Nicola Naturalists’ spring 2020 virtual outing – No. 2

More interesting spring photos from the members of the Nicola Naturalist Society, based in Merritt, BC.

If you missed the first edition of this virtual outing – click here

More spring arrivals in the Nicola Valley …..

Smallest of all North American birds, the Calliope Hummingbird is one of four hummingbird species that one might see in the Nicola Valley. Photo: ©Anne Pang

Say’s Phoebe – usually the first flycatcher species to arrive in our area in spring. Note the black tail and cinnamon flanks. Photo: ©Paul Willms

A Cassin’s Finch male. These finches arrive in spring and are quite common all summer in the Nicola Valley. Don’t confuse them with the resident House Finches. Photo: ©Paul Willms

A nice close-up of a Cassin’s Finch male. Note how long the beak is in contrast to a resident House Finch. And a much brighter plumage, with a bit of a head crest. Photo: ©Vic Newton

Vesper Sparrow – a common sparrow of the open grasslands in our area. Has a lovely complex song. Note the diagnostic cinnamon scapular patch. Photos: ©Bob Scafe

Who, other than Bob Scafe, would submit a great photo of some insulators?
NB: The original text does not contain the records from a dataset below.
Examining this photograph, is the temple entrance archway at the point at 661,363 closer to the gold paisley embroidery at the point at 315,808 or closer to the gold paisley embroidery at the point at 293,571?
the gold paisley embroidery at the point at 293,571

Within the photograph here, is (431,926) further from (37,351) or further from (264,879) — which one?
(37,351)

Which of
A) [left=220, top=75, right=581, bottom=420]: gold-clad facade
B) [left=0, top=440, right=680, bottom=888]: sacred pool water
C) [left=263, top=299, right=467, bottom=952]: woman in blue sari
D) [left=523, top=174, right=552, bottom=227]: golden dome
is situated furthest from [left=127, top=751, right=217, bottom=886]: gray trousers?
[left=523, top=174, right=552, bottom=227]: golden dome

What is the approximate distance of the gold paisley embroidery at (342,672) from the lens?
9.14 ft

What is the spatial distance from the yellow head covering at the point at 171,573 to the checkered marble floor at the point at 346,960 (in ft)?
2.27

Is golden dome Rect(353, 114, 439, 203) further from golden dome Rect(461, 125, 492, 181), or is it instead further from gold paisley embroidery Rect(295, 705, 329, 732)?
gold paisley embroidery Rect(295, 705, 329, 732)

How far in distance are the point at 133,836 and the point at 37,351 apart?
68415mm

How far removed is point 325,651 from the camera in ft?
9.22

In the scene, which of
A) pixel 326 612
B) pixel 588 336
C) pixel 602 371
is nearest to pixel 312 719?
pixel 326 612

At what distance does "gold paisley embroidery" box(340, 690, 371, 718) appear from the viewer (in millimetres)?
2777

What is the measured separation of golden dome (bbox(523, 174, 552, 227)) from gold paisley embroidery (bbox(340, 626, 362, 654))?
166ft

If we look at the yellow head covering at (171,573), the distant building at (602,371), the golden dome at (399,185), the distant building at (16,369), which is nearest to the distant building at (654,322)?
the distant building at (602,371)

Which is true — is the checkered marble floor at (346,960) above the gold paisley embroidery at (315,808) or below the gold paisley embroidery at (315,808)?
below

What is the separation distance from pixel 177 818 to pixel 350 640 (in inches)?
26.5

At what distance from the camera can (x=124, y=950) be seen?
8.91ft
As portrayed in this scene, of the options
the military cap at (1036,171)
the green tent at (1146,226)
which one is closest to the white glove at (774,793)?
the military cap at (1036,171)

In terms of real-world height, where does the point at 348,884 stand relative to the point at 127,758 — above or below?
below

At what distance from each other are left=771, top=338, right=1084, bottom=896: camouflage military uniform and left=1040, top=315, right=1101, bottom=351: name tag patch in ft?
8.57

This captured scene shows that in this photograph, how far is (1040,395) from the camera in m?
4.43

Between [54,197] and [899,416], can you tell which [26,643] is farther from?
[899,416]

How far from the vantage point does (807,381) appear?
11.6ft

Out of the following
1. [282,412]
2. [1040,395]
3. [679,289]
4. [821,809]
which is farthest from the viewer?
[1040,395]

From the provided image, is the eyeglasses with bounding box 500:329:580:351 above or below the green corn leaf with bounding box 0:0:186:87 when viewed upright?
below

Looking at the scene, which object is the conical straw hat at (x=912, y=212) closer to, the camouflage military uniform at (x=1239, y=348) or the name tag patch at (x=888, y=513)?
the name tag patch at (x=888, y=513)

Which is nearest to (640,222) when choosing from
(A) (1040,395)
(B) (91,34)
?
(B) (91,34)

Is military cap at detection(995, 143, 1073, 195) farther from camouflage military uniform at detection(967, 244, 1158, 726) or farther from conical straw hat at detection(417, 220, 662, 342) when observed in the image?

Oh … there is an Osprey in the background. Photo: ©Bob Scafe

A pair of Ospreys back from their winter migrations are re-occupying their nest. Photo: ©Anne Pang

A female American Kestrel on an Osprey nest. Kestrels nest in tree cavities so would not be trying to take over this nest. Photo: ©Anne Pang

Beautiful patterns! Common Loons have arrived in our lakes in their fresh breeding plumage. Photo: ©Vic Newton


Spring is a great time to see a big diversity of waterfowl in the Nicola Valley.

Why are these ducks called Ring-necked Ducks and not Ring-billed Ducks? No-one knows. This is a male. Photo: ©Vic Newton

Male Northern Pintail. Photo: ©Vic Newton

A pair of Cinnamon Teal – female on the left. Photo: ©Bob Scafe

Buffleheads – female on the left, male on the right. These small ducks nest in cavities (and duck nest boxes). Photos: ©Anne Pang

A pair of Canada Geese have usurped an Osprey nest on a high pole. When the ducklings hatch they will have long drop to reach the ground. Photo: ©Bob Scafe

A nice mix of diving ducks – Canvasbacks at the back and Lesser Scaup in front. Both species breed in the Nicola Valley. Photo: ©Vic Newton

Quiz time! Can you figure out the species of these two male goldeneyes? Note the shape of the white cheek spot and the amount of black and white on the folded wings. Only one of these species breeds in our area but both might be seen here in winter and during spring migration. Keep scrolling down to see the answers.
Photos: ©Vic Newton

A big flock of Coots on Nicola Lake. These birds will disperse to nest in shallow lakes and ponds. Photo: ©Vic Newton.

A closer view of the Coots. They are not ducks (note the bill shape) but belong to the Rail family (Rallidae). Photo: ©Vic Newton


And birds that remain with us all year round are also interesting.

A female Hairy Woodpecker. Photo: ©Anne Pang

A Bald Eagle adult. Photo: ©Vic Newton

A Sharp-shinned Hawk. These little accipiters are regularly seen all winter in town – often trying to catch birds at bird feeders. They also nest in our area.
 Photo: ©Vic Newton

Penetrating gaze! This photo captures the intensity of Sharp-shinned Hawks.
 Photo: ©Vic Newton


Some species that spend the winter with us will soon be leaving to head to northern breeding grounds ……

Northern Shrike. These birds breed in the northern boreal forests and edges of the tundra but spend the winter in our latitudes. Photo: ©Vic Newton


And finally a couple of photos of one of our most charismatic mammal species:

River Otters in Nicola Lake. Photo: ©Vic Newton

A River Otter. Photo: ©Vic Newton


P.S. Goldeneye quiz: The bird on the left is Barrow’s Goldeneye and on the right Common Goldeneye. Both males. Barrow’s Goldeneyes breed in our area. Common Goldeneyes breed further north but some overwinter and migrate through our area.